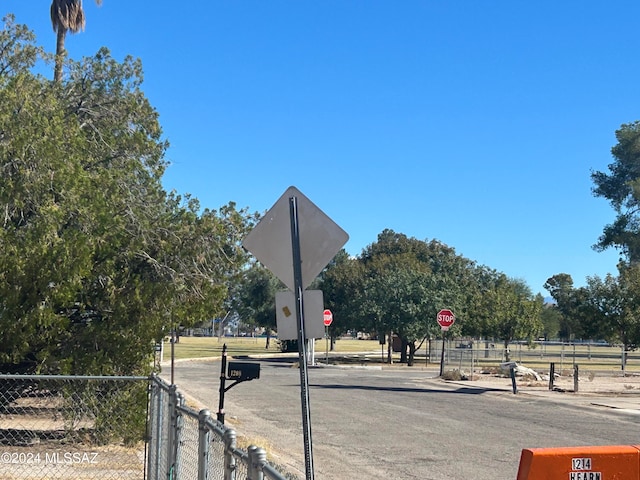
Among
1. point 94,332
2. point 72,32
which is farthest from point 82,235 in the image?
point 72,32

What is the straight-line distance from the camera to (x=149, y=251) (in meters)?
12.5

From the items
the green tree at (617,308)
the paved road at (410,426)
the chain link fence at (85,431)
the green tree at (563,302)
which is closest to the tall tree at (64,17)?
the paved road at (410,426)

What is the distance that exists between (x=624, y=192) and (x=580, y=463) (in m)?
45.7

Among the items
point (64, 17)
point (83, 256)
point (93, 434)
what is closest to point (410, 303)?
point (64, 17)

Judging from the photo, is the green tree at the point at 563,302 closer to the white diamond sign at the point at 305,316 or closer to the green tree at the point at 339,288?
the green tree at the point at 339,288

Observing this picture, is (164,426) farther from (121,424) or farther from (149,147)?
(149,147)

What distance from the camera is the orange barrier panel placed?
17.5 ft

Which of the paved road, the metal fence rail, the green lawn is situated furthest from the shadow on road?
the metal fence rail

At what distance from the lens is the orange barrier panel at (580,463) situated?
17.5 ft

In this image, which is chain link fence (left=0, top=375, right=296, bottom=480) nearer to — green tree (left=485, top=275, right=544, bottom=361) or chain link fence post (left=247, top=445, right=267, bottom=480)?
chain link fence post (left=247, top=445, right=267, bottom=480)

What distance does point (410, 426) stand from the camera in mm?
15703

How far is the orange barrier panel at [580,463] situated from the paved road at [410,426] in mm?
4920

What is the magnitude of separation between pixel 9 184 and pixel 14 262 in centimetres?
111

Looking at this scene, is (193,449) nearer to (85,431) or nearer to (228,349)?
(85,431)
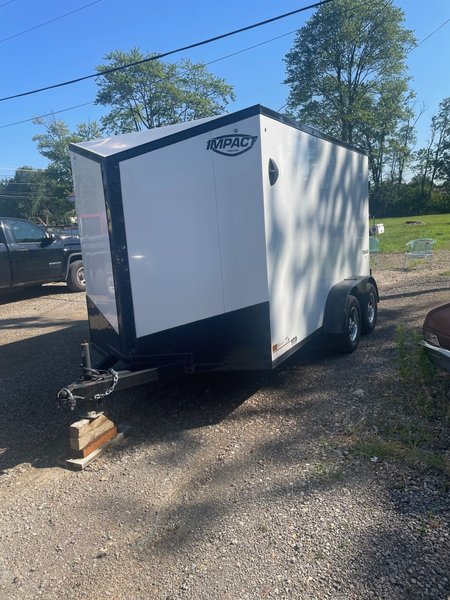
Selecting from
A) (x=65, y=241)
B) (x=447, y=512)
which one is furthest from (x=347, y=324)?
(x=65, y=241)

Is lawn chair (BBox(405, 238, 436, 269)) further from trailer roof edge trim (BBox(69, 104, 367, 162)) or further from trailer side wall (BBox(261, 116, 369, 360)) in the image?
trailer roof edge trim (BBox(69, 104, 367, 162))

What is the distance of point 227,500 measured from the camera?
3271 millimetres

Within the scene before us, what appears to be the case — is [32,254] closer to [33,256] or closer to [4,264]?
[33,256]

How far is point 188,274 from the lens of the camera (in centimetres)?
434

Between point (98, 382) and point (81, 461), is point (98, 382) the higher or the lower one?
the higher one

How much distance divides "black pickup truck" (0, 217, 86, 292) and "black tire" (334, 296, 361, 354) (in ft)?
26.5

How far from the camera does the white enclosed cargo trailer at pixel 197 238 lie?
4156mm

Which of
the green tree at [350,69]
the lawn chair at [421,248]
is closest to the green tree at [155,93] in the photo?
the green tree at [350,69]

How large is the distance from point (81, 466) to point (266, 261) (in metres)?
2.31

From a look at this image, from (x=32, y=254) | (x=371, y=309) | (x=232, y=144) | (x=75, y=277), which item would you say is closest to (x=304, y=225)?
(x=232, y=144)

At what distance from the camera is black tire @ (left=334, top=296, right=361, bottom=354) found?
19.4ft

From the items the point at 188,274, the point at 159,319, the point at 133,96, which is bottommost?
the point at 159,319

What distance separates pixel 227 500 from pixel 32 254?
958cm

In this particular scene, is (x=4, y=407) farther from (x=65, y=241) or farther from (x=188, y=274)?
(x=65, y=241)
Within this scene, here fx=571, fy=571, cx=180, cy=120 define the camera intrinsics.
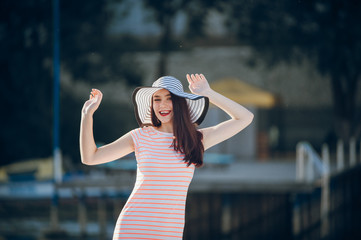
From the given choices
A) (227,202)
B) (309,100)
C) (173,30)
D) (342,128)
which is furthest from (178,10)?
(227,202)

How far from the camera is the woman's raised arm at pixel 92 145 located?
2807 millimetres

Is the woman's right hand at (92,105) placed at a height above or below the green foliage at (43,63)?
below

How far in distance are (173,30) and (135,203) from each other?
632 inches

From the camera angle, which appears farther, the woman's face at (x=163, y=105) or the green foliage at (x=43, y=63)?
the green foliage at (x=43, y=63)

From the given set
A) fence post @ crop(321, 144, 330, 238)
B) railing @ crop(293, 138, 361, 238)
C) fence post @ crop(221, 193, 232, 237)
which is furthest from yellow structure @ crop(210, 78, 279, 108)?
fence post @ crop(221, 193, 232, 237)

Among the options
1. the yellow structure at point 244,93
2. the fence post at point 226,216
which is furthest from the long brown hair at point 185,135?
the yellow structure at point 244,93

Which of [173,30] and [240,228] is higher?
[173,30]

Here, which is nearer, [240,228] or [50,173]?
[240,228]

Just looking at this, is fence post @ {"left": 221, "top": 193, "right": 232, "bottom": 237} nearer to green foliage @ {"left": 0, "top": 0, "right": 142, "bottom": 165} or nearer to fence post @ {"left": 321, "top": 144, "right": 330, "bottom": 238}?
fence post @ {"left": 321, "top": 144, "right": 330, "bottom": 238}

▬▬▬

**STATED PROBLEM**
Reproduce all of the data exactly; the pictures do not belong in the copy.

**COMPLETED TASK**
Among
1. point 94,332
2. point 72,32
which is farthest from point 82,235 in the image?
point 72,32

What is the straight-line distance from the camera to (x=149, y=251) (in meters)?
12.5

From the items
the green tree at (617,308)
the paved road at (410,426)
the chain link fence at (85,431)
the green tree at (563,302)
which is closest to the tall tree at (64,17)?
the paved road at (410,426)

What is the distance that exists between (x=624, y=192) and (x=580, y=463) (in m)?
45.7

Among the items
point (64, 17)
point (83, 256)
point (93, 434)
what is closest to point (410, 303)?
point (64, 17)

Judging from the photo, is the green tree at the point at 563,302 closer to the white diamond sign at the point at 305,316 or closer to the green tree at the point at 339,288?
the green tree at the point at 339,288

Observing this picture, is (164,426) farther from (121,424) or farther from (149,147)?
(149,147)

What distance from the camera is the orange barrier panel placed?
17.5 ft

Which of the paved road, the metal fence rail, the green lawn is situated furthest from the shadow on road?
the metal fence rail

At what distance from the lens is the orange barrier panel at (580,463) situated?
17.5 ft

In this image, which is chain link fence (left=0, top=375, right=296, bottom=480) nearer to — green tree (left=485, top=275, right=544, bottom=361) or chain link fence post (left=247, top=445, right=267, bottom=480)?
chain link fence post (left=247, top=445, right=267, bottom=480)

What distance does point (410, 426) stand from the camera in mm?
15703

How far is the orange barrier panel at [580,463] situated from the paved road at [410,426] in mm?
4920

What is the magnitude of separation between pixel 9 184 and pixel 14 262 in centimetres?
111

Looking at this scene, is (193,449) nearer to (85,431) or nearer to (228,349)?
(85,431)
Selecting from
A) (x=65, y=241)
B) (x=447, y=512)
which one is furthest from (x=347, y=324)?
(x=65, y=241)

Is lawn chair (BBox(405, 238, 436, 269)) further from trailer roof edge trim (BBox(69, 104, 367, 162)) or further from trailer side wall (BBox(261, 116, 369, 360)) in the image?
trailer roof edge trim (BBox(69, 104, 367, 162))

What is the distance of point 227,500 measured from the camera?
3271 millimetres

Within the scene before us, what appears to be the case — is [32,254] closer to [33,256] or closer to [4,264]?
[33,256]

How far is point 188,274 from the lens of the camera (in centimetres)?
434

Between point (98, 382) and point (81, 461), is point (98, 382) the higher or the lower one?
the higher one

How much distance divides "black pickup truck" (0, 217, 86, 292) and "black tire" (334, 296, 361, 354) (in ft)?
26.5

How far from the camera does the white enclosed cargo trailer at pixel 197 238 lie?
4156mm

Which of
the green tree at [350,69]
the lawn chair at [421,248]
is closest to the green tree at [155,93] in the photo?
the green tree at [350,69]

How large is the distance from point (81, 466) to point (266, 261) (in metres)?
2.31

From a look at this image, from (x=32, y=254) | (x=371, y=309) | (x=232, y=144) | (x=75, y=277), which item would you say is closest to (x=304, y=225)?
(x=232, y=144)

At what distance from the camera is black tire @ (left=334, top=296, right=361, bottom=354) found?
19.4ft

From the items the point at 188,274, the point at 159,319, the point at 133,96, which is bottommost?
the point at 159,319

What distance separates pixel 227 500 from pixel 32 254?
958cm

In this particular scene, is (x=4, y=407) farther from (x=65, y=241) or farther from (x=188, y=274)?
(x=65, y=241)
Within this scene, here fx=571, fy=571, cx=180, cy=120 define the camera intrinsics.
From the given choices
A) (227,202)
B) (309,100)
C) (173,30)
D) (342,128)
which is furthest from (178,10)?
(227,202)

How far from the camera is the woman's raised arm at pixel 92 145 located?
2807 millimetres

Is the woman's right hand at (92,105) placed at a height above or below the green foliage at (43,63)?
below

How far in distance are (173,30) and (135,203) from each other?
632 inches

From the camera angle, which appears farther, the woman's face at (x=163, y=105) or the green foliage at (x=43, y=63)?
the green foliage at (x=43, y=63)

From the given set
A) fence post @ crop(321, 144, 330, 238)
B) railing @ crop(293, 138, 361, 238)
C) fence post @ crop(221, 193, 232, 237)
which is furthest from yellow structure @ crop(210, 78, 279, 108)?
fence post @ crop(221, 193, 232, 237)

Among the options
1. the yellow structure at point 244,93
2. the fence post at point 226,216
which is furthest from the long brown hair at point 185,135?
the yellow structure at point 244,93

Which of [173,30] and [240,228] is higher?
[173,30]

Here, which is nearer, [240,228] or [50,173]?
[240,228]

Just looking at this, is fence post @ {"left": 221, "top": 193, "right": 232, "bottom": 237} nearer to green foliage @ {"left": 0, "top": 0, "right": 142, "bottom": 165} or nearer to fence post @ {"left": 321, "top": 144, "right": 330, "bottom": 238}?
fence post @ {"left": 321, "top": 144, "right": 330, "bottom": 238}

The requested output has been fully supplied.